** START OF DATASET ENTRIES **
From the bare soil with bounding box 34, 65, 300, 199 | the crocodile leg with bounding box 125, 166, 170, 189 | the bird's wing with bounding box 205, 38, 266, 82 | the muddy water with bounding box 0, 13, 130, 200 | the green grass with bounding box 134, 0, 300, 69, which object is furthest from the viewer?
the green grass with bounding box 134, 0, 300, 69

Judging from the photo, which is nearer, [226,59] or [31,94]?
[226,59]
** END OF DATASET ENTRIES **
** START OF DATASET ENTRIES **
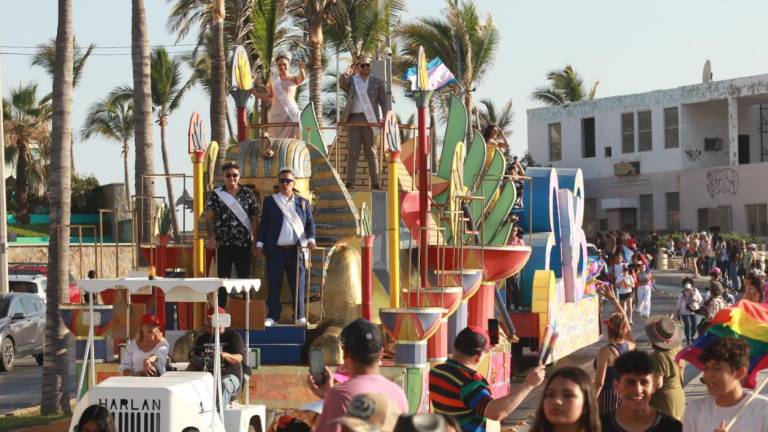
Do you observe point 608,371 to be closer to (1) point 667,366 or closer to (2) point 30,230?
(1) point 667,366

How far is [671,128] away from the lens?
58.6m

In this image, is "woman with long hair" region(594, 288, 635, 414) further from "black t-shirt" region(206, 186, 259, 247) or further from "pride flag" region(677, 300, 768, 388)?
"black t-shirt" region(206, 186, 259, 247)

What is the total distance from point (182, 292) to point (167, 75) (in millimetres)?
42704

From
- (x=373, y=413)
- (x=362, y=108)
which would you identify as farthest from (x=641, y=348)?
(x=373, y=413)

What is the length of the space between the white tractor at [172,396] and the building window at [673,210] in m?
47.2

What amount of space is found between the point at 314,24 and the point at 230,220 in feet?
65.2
** END OF DATASET ENTRIES **
** START OF DATASET ENTRIES **
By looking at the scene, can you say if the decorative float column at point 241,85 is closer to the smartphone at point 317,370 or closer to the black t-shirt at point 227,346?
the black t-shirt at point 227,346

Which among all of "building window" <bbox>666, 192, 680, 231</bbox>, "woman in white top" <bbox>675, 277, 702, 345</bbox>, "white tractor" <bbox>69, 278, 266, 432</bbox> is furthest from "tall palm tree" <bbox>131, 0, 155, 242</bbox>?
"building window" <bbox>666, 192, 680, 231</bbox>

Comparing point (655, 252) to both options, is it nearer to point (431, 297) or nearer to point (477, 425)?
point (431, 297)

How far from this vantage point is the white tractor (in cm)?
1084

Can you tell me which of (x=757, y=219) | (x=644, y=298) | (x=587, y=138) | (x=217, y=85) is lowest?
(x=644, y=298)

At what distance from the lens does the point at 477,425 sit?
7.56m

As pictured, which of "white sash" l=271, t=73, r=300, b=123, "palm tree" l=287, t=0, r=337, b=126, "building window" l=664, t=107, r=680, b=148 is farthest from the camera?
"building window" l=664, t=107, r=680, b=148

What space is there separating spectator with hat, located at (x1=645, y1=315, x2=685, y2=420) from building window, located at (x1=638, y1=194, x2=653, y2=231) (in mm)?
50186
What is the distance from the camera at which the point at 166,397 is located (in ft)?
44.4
** END OF DATASET ENTRIES **
* [TASK GOAL] Pick out every line in the material above that contains the word "lens", and copy each one.

* [SOLVED PROBLEM]
How far is [671,128] away from the lens?
At what distance from the lens does the point at 477,425 sit?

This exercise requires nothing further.